本文抜粋 -

* * * * *

【疾患概念】
伸筋腱損傷は屈筋腱損傷と比較して治療は一般的に容易と考えられているが,
①固有指部背側では複雑な伸展機構が存在している.
②屈筋腱と比較して,少ない滑走距離で関節可動域を生むため,わずかな短縮が過伸展変形や屈曲制限の原因となる.
③屈筋腱と比較して,短期間で筋短縮性拘縮が生じる.
④腱自体が薄いため,強固な縫合を施行しにくい.
などの伸筋腱特有の問題もあり,その治療は決して容易ではない.ここでは伸筋腱損傷の診断,治療を総論的に述べる.
【病態・分類】
伸筋腱断裂の診断は比較的容易であるが,治療法や治療成績が腱損傷の状況により異なることから,その病態の分類が必要である.屈筋腱同様,下記の3つの分類を組み合わせて治療法を選択する.伸筋腱は,筋短縮性拘縮が早期に発生し縫合困難となることがあるため,受傷時期の同定が重要である.
①「損傷部位」による分類:一般的に国際分類(図16-11図)が用いられる.
②「損傷時期」による分類:新鮮損傷と陳旧性損傷がある.
③「受傷形態」による分類:開放性損傷と開放創がない状態での閉鎖性損傷(皮下断裂)がある.
伸筋腱・閉鎖性損傷のうち,特徴的なものを下記に列挙する.
(1)ZoneⅠ:腱性槌指
手指を伸展した状態で過屈曲が強制されることで,終止伸筋腱が断裂し槌指変形が生じる.
(2)Zone Ⅲ:中央索断裂→ボタン穴変形
突き指などで中央索が断裂することがある.受傷直後は変形がなく放置され,変形が生じてきてから受診することも多い.中央索断裂を診断する方法としてElsonテストがある.
(3)Zone Ⅴ:伸筋腱脱臼
中手指節(metacarpophalangeal;MP)関節部で矢状索が断裂し,総指伸筋腱が指を曲げた際に尺側に亜脱臼もしくは脱臼する.

* * * * *

課題一覧 -
(1) 上の伸筋腱損傷の文章で、治療法を選ぶために組み合わせる分類をすべて挙げなさい。
(2) 上の伸筋腱損傷の文章のうち、「③屈筋腱と比較して,短期間で筋短縮性拘縮が生じる.」から「腱が断裂し槌指変形が生じる.」までをすべて書き写しなさい。

* * * * *

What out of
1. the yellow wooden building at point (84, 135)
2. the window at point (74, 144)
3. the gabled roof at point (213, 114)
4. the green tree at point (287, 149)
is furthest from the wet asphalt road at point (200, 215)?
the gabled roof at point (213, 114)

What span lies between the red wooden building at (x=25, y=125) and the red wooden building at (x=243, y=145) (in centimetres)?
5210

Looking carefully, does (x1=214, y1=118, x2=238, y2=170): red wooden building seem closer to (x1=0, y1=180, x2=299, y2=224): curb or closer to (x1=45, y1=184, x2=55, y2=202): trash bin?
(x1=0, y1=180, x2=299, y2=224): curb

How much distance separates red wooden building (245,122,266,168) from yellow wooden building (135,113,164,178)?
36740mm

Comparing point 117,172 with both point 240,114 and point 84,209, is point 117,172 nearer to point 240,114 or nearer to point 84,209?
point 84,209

* * * * *

項目別解答 -
(1) 「損傷部位」による分類、「損傷時期」による分類、「受傷形態」による分類

(2)
③屈筋腱と比較して,短期間で筋短縮性拘縮が生じる.
④腱自体が薄いため,強固な縫合を施行しにくい.
などの伸筋腱特有の問題もあり,その治療は決して容易ではない.ここでは伸筋腱損傷の診断,治療を総論的に述べる.
【病態・分類】
伸筋腱断裂の診断は比較的容易であるが,治療法や治療成績が腱損傷の状況により異なることから,その病態の分類が必要である.屈筋腱同様,下記の3つの分類を組み合わせて治療法を選択する.伸筋腱は,筋短縮性拘縮が早期に発生し縫合困難となることがあるため,受傷時期の同定が重要である.
①「損傷部位」による分類:一般的に国際分類(図16-11図)が用いられる.
②「損傷時期」による分類:新鮮損傷と陳旧性損傷がある.
③「受傷形態」による分類:開放性損傷と開放創がない状態での閉鎖性損傷(皮下断裂)がある.
伸筋腱・閉鎖性損傷のうち,特徴的なものを下記に列挙する.
(1)ZoneⅠ:腱性槌指
手指を伸展した状態で過屈曲が強制されることで,終止伸筋腱が断裂し槌指変形が生じる.